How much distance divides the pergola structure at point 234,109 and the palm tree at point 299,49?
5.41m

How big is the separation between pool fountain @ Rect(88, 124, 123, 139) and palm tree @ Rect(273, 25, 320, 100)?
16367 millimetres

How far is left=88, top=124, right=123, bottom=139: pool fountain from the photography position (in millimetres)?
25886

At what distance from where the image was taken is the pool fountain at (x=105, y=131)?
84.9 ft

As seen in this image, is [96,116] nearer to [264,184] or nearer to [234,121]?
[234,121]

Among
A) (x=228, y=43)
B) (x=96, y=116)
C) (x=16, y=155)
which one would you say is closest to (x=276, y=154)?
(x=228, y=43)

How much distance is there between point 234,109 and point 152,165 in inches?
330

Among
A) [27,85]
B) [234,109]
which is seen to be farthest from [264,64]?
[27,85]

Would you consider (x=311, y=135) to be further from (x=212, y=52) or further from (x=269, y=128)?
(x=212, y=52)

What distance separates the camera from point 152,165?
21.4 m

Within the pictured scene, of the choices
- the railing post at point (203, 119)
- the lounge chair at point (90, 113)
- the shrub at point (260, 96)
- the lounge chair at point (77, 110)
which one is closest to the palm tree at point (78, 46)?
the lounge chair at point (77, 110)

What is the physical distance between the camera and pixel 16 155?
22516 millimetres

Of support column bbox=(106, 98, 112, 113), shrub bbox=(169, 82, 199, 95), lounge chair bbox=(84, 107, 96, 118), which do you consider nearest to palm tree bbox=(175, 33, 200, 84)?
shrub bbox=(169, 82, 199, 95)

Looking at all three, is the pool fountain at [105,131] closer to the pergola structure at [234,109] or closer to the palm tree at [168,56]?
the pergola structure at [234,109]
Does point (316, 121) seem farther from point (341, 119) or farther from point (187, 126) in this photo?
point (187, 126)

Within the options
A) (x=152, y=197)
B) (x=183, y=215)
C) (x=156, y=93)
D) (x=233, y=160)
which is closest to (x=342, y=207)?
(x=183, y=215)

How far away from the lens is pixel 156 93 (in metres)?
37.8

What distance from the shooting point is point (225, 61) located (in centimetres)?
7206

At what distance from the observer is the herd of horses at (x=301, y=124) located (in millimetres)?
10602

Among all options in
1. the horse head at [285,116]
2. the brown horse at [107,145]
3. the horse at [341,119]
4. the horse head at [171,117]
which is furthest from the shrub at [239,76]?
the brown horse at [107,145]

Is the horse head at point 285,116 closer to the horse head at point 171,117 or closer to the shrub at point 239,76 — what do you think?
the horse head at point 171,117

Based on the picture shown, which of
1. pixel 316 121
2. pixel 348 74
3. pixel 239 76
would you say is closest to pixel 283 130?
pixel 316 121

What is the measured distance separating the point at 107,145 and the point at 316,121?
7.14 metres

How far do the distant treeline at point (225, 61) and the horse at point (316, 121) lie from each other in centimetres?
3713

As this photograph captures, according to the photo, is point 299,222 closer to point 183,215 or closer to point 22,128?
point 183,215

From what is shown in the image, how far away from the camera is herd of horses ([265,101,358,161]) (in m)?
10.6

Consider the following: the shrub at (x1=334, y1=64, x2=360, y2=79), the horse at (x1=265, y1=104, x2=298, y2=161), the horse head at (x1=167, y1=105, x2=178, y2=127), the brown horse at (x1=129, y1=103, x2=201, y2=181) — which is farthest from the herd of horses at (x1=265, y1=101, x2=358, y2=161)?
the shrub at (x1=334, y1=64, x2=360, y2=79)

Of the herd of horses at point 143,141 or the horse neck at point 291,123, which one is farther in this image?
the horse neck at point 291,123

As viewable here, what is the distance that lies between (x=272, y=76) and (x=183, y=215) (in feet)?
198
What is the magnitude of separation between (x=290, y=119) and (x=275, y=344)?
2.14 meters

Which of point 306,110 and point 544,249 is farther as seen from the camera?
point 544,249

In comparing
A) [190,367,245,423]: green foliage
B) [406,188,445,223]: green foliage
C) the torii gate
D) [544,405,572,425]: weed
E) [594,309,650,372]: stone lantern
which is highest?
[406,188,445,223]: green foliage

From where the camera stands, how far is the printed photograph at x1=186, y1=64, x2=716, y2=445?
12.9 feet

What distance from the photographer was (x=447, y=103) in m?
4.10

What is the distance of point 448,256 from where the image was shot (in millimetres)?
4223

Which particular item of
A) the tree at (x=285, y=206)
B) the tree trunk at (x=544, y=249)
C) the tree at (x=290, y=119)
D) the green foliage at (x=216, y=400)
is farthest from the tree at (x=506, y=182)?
----
TASK DESCRIPTION:
Retype the entries from the very first line through the line containing "16367 millimetres", including both of those lines, and keep every line exactly as it appears.

FULL ANSWER:
How much distance divides the pergola structure at point 234,109 and the palm tree at point 299,49?
5.41m

How big is the separation between pool fountain @ Rect(88, 124, 123, 139) and palm tree @ Rect(273, 25, 320, 100)?
16367 millimetres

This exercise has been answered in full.